▸ EXTRACTED INFORMATION:

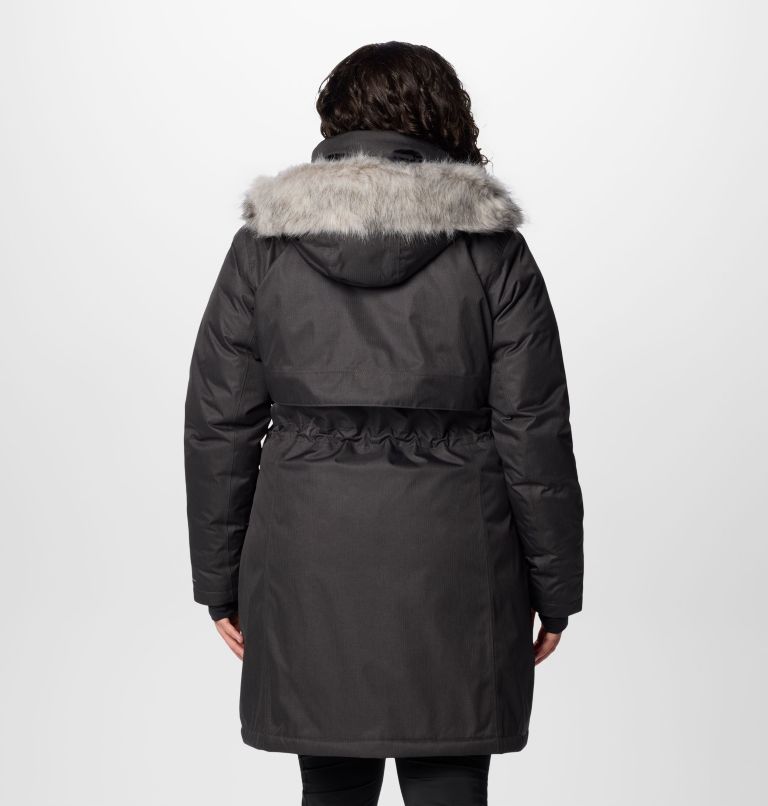 Women's Apres Arson II Winter Long Down Jacket - Plus Size, Color: Black, image 2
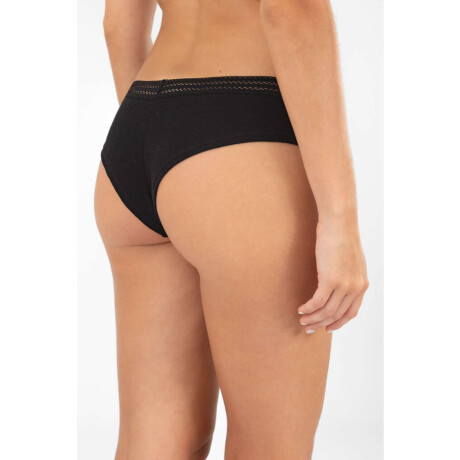 Culotte bruma Negro
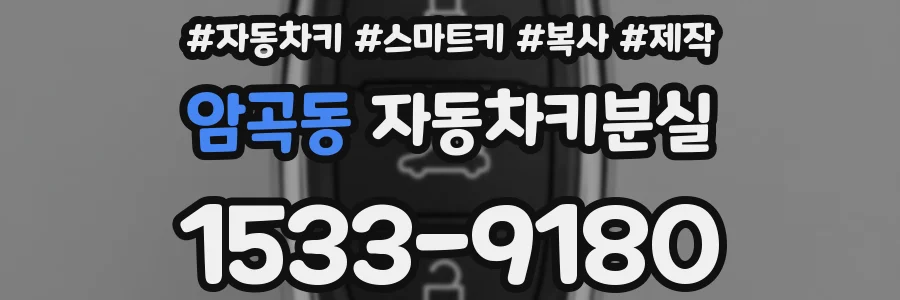 암곡동 자동차키분실
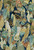 7143712 PARTY A LA PARROT BLUE CURACAO Tropical Jacquard Upholstery And Drapery Fabric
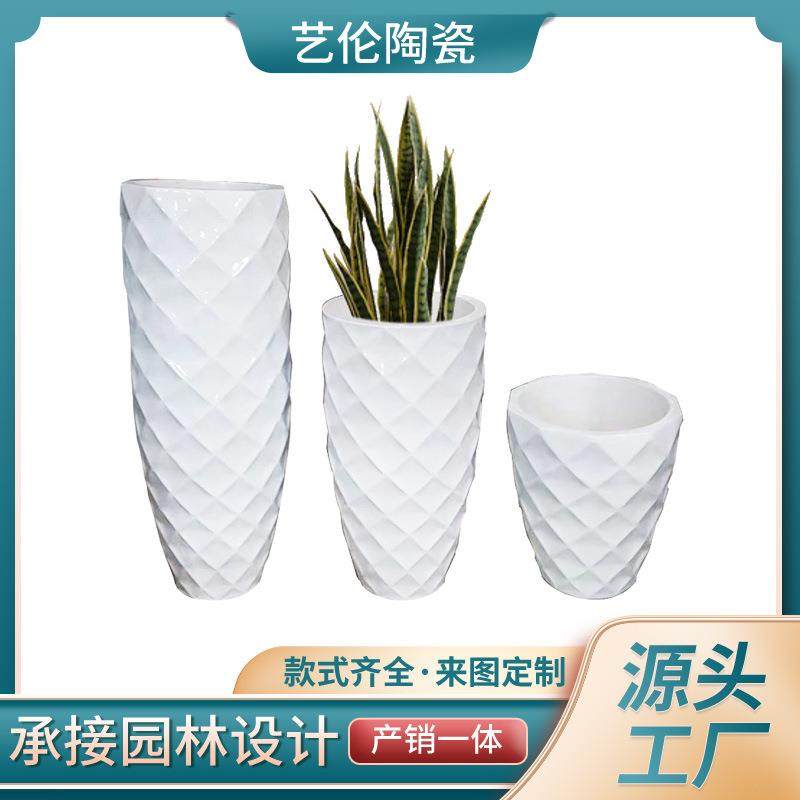 菱形玻璃钢大花器创意园林商场酒店房地产花缸户外绿植落地大花瓶,纺织面料/辅料/配套,纺织机械配件,淘宝优惠券,粉丝福利购,淘宝优惠卷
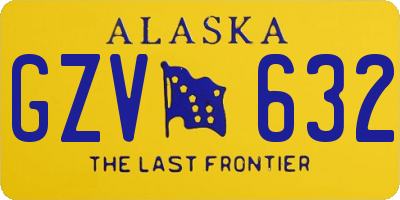 AK license plate GZV632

▸ WHAT YOU NEED TO DO:
Reproduce all six rows above word for word, leaving out the pictures.

▸ REPLY:
 Women's Apres Arson II Winter Long Down Jacket - Plus Size, Color: Black, image 2
 Culotte bruma Negro
 암곡동 자동차키분실
 7143712 PARTY A LA PARROT BLUE CURACAO Tropical Jacquard Upholstery And Drapery Fabric
 菱形玻璃钢大花器创意园林商场酒店房地产花缸户外绿植落地大花瓶,纺织面料/辅料/配套,纺织机械配件,淘宝优惠券,粉丝福利购,淘宝优惠卷
 AK license plate GZV632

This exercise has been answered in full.